The Poker Club, by Ed Gorman, originally published as a limited and signed edition hardcover by Cemetery Dance in 1999, is an expansion of Gorman’s sleek novella, “Out There in the Darkness” published in 1995. It is the story of four poker buddies whose lives go sideways when a burglar interrupts their weekly game. The men’s fear and anger, heightened by a rash of burglaries and property crimes in their middle-class neighborhood, boils over and the burglar finishes the night dead. Instead of calling the police, the four friends dump the burglar’s body in a river and try to move on, but then the late night calls start, and the men find themselves knocking on the doors of the criminal class.
The Poker Club is a suspense novel propelled by the amplifying effect of the primary characters’ fear-based decisions. These decisions—we’ll call the police after we’ve scared the burglar, no one will ever know he was here—isolate the men, in quick succession, from their families, their neighborhood, and ultimately, from each other. The plotting is straight-forward and without any real surprises, which is okay because the novel’s power is emotion. The men are pushed into decisions (and actions) most middle-class men never see. They face the prospect of losing their reputations, their professions—and with this, the loss of their lifestyles—their families, and, perhaps, their lives. It is more psychological and character-driven than action and it works pretty well.

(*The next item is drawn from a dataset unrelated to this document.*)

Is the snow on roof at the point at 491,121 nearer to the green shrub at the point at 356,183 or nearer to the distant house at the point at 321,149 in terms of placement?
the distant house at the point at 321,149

The Poker Club is dedicated, in part, to Richard Matheson and it’s a good fit. The depiction of suburban middle-class America as a comfortable and safe place before it transforms into something less friendly, almost nefarious, is similar to Matheson’s brilliant novel, Stir of Echoes. The Poker Club was translated into a tolerable low-budget film directed by Tim McCann and starring Johnathon Schaech.